Seven of our patients died during the first 15 postoperative days. One died during the operation after massive acute myocardial infarction. In other six cases the mortality causes were: MOFS-3 cases, and secondary enteric fistula-3 cases. Two of our patients survived. One has been followed-up for 15 years, and his axillo-bifemoral bypass is patent. The other with bypass from the ascendent aorta to the femoral artery died 7 years after the operation, also with patent graft. More details are given in Table 3.
Sir Astley Cooper was the first who described primary AEFs caused by AAA rupture in 1817 [6], and Brock in 1953, first described secondary AEF developed 6 months after aortic homograft implantation [8]. In 1957, Haberer successfully treated primary AEF by suture of the duodenal defect and aneurysmorrhaphy [9]. In our country Stojanovitsh and Vujadinovitsh in 1966, first treated primary AEF [16]. Their patient died due to MOFS. However, in 1984 and 1985, Lotina successfully treated two patients with secondary AEFs [11] (Figure 3, Sheme 1). The authors also analyzed literature data on the aetiology, pathogenesis, clinical manifestations, diagnosis and treatment of AEFs. In conclusion, the authors suggest: 1. "Omega" extra-anatomic bypass from supraceliac artery trough retroperitonely to femoral arteries; 2. "In situ" replacement of the abdominal aorta using cadaveric homografts; 3. Intraoperative control of bleeding with endoluminal balloon occlusive aortic catheter.
主动脉肠瘘(AEF)是主动脉与肠腔之间的直接连通。有原发性和继发性两种形式。原发性AEF通常是由于主动脉瘤(AAA)侵蚀肠道所致,而继发性形式则由腹主动脉重建手术引起。原发性AEF的发生率为0.1%至0.8%,继发性为0.4%至2.4%[2 - 4]。继发性AEF手术治疗后的死亡率为14%至70%[5]。因此,它们具有重要的医学意义。本文旨在介绍9例新病例。
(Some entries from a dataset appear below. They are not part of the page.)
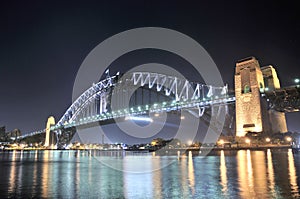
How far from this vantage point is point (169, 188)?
29.3ft

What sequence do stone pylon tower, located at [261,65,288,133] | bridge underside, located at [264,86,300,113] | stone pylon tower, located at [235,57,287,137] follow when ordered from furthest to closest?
1. stone pylon tower, located at [261,65,288,133]
2. stone pylon tower, located at [235,57,287,137]
3. bridge underside, located at [264,86,300,113]

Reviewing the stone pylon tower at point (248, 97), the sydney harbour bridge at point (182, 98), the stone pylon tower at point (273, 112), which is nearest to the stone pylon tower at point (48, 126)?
the sydney harbour bridge at point (182, 98)

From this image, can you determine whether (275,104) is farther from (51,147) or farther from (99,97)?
(51,147)

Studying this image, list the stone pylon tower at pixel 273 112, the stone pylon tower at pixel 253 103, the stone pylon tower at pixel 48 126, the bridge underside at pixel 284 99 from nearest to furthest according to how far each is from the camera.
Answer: the bridge underside at pixel 284 99 → the stone pylon tower at pixel 253 103 → the stone pylon tower at pixel 273 112 → the stone pylon tower at pixel 48 126

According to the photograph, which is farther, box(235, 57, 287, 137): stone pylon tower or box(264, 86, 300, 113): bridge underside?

在33年期间(1966 - 1999年),对患者记录进行回顾性分析,确定了9例AEF患者。均为男性,平均年龄66.62(51 - 70)岁。表1和表2列出了我们病例的数据。9例患者中,有4例原发性AEF和5例继发性AEF。所有原发性瘘均由AAA破裂引起。继发性AEF在主动脉腹部手术后1至7年出现。7例瘘累及十二指肠,1例累及乙状结肠,1例累及横结肠。瘘的主要表现为胃肠道出血:黑便——8例(89%);呕血和黑便——2例(22%);直肠出血——1例(11%)。原发性AEF病例中,胃肠道出血后出现腰痛和出血性休克,而继发性AEF病例中则出现败血症(发热、白细胞计数增加、血沉加快)。2例通过胃造影和结肠镜检查确诊,2例经双功超声检查怀疑为AEF。所有其他病例均在术中确诊(图1)。原发性AEF病例行动脉瘤切除术后,1例采用解剖外腋 - 双股旁路移植术、3例采用“原位”移植术进行下肢血管重建(图2)。2例患者未切除瘘管,采用标准两层缝合技术横向关闭十二指肠缺损,2例切除瘘管后进行缝合。1例进行了相关的胃 - 肠和肠 - 肠吻合术。所有继发性AEF病例,在移除先前植入的主动脉移植物后,在肾动脉根部下方关闭主动脉,并用带血管蒂的大网膜包裹,使其与肠道及周围区域隔开。2例切除瘘管后采用两层横向缝合技术关闭十二指肠缺损,1例瘘口较大的患者需要行部分十二指肠切除术和Roux手术。2例AEF累及横结肠和乙状结肠的患者进行了结肠造口术。3例采用解剖外腋 - 双股旁路移植术进行下肢血管重建,1例经腹膜后途径行升主动脉至股动脉旁路移植术。1例患者因术中死亡未进行下肢血管重建。
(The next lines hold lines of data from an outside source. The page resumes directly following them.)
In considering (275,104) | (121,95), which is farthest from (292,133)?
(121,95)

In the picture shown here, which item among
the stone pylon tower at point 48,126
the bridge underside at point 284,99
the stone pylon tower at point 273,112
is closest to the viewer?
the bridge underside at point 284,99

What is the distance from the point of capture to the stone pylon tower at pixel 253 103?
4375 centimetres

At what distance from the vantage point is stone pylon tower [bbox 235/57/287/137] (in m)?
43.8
7例患者在术后15天内死亡。1例在手术中因大量急性心肌梗死死亡。其他6例死亡原因分别为:多器官功能衰竭综合征(MOFS)——3例,继发性肠瘘——3例。2例患者存活。1例随访15年,其腋 - 双股旁路移植血管通畅。另1例升主动脉至股动脉旁路移植术患者术后7年死亡,移植血管也通畅。表3给出了更多详细信息。
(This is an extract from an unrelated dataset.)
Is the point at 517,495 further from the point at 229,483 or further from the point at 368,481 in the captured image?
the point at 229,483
阿斯特利·库珀爵士于1817年首次描述了由AAA破裂引起的原发性AEF[6],1953年布罗克首次描述了主动脉同种异体移植术后6个月出现的继发性AEF[8]。1957年,哈贝勒通过缝合十二指肠缺损和动脉瘤修补术成功治疗了原发性AEF[9]。1966年,我国的斯托亚诺维奇和武亚迪诺维奇首次治疗原发性AEF[16]。他们的患者因MOFS死亡。然而,1984年和1985年,洛蒂娜成功治疗了2例继发性AEF患者[11](图3,方案1)。作者还分析了关于AEF的病因、发病机制、临床表现、诊断和治疗的文献数据。总之,作者建议:1. 经腹膜后从腹腔动脉上方至股动脉的“Ω”形解剖外旁路;2. 用尸体同种异体移植物“原位”置换腹主动脉;3. 术中用腔内球囊闭塞主动脉导管控制出血。